The first thing I did was replace the stock pie cutter front wheel and solid rear, with fat 16” spoke wheels with powder coated rims from a Crossbones. I put on a 2-into-1 exhaust from Patriot that has a butterfly valve that goes from fully muffled or wide open. I rigged an old clutch cable up to the horn bracket (relocated the horn in front of the engine) so now I can pull the handle on the cable and go loud or quiet. (I live in a nice gated community and don’t need to piss off my neighbors).

The sprung Crossbones seat ran a little high and took away from the lines so I built a front mount out of 1/8” sprung stock and built a new set of posts flush with the frame for the springs to sit in. This dropped the seat 2.5” and it fits right now. No old school style is complete without a set of floorboards, and being tall I dig a 3-inch forward extension. Lowered the bike 2” with a bolt kit and 2” under springer. Installed a coil relocation kit and removed the fake center post to open up the engine compartment.

That is it for bolt on stuff. Now we get into the custom stuff I built or “massaged.”

I built a set of Hollywood bars in 1.25 inch because the 1” bars looked too wimpy on the chunkiness of the bike, removed all the cables, electronics and button pods from the bars. I put in an internal clutch and internal throttle and a grip ace setup under the tank. This cleaned up the bars completely. It’s always funny to see bikers looking at the bars trying to figure out: Where is the clutch? Surprisingly a twist clutch is very easy to use and took no time to master. I got a 3/4in bore rear master brake and integrated the front and rear to the one peddle.

Next I removed the center consol. It looked too tall on the bike and took away from the curves. I mounted the speedo in a cup that is welded to a 1.25 half pipe that is clamped into place by the risers. All the indicator lights are now LEDs and are also mounted under the speedo in the same cup.

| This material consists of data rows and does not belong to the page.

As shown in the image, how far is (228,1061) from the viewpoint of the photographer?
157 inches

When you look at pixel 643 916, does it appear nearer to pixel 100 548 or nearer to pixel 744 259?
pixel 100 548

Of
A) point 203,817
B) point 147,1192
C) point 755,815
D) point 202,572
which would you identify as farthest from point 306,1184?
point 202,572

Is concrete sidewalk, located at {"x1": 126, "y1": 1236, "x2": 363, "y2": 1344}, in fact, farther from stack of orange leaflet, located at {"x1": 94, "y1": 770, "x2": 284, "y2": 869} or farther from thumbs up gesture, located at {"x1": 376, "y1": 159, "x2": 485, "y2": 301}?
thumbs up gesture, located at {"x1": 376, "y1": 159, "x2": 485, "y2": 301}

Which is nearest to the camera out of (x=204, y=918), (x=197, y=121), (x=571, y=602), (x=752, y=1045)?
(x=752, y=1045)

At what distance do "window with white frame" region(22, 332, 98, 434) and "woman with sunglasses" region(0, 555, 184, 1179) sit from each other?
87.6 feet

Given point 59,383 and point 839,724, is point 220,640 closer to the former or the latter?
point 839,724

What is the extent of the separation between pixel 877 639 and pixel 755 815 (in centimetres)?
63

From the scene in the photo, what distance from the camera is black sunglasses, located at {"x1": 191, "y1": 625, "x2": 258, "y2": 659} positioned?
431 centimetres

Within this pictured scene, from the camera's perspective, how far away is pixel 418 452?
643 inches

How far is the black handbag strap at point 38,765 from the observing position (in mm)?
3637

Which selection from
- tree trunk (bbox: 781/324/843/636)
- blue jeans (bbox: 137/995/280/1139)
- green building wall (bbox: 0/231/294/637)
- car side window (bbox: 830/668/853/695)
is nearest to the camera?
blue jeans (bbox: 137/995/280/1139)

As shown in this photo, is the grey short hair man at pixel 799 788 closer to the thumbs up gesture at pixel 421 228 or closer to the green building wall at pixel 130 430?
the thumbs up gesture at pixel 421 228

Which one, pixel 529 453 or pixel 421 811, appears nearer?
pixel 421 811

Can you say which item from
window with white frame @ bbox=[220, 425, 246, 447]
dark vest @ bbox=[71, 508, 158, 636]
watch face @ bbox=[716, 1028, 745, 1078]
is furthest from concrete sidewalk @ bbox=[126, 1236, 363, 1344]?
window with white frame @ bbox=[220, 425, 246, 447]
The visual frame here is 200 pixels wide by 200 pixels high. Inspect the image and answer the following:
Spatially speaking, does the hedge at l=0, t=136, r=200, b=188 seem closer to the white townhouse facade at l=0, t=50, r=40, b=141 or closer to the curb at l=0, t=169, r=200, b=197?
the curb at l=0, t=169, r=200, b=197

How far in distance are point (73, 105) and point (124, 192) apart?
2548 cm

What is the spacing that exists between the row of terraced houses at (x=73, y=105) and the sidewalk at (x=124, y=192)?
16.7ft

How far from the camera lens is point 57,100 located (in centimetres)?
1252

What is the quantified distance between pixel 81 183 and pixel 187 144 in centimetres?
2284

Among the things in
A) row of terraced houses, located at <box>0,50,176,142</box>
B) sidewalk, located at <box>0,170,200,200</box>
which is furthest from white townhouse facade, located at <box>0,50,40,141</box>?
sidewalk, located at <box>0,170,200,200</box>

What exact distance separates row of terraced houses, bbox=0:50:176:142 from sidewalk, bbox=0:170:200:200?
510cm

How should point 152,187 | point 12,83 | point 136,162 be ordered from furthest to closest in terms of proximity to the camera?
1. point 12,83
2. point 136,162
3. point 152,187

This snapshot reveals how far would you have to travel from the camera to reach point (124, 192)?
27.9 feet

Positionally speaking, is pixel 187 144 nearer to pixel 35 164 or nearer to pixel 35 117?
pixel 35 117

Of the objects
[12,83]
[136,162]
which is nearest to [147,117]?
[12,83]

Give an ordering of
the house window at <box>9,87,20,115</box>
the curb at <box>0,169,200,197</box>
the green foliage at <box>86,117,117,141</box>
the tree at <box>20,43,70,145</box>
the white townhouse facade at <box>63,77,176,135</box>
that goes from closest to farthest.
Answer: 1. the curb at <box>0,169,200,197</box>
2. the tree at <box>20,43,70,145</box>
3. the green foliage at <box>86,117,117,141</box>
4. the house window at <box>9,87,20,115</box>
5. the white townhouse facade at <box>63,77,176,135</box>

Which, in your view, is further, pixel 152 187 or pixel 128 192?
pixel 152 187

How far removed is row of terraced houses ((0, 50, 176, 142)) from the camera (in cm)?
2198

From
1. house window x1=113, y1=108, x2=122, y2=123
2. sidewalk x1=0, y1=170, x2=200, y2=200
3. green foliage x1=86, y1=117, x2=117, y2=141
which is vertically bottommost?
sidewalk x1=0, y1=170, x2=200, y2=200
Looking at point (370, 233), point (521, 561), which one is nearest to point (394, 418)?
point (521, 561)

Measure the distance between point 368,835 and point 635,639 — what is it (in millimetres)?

The rear fender is a custom bobbed piece. I wanted to retain the quick release sissy bar and pillion so the mounts are all there. The fender looked like it was “floating” in space so I build a rear strut and since the swing arm still needs to move, I made a cup system for the strut to ride in, so the suspension still works. A 1928 ford rear brake light and side mount plate finished off the rear end. Relocated the ECU and wiring harness behind the slash guard for the back wheel.

The bike turned out better than I thought. It is low, fat and mean. It feels like you are driving a steamroller, watching that fat front wheel spin.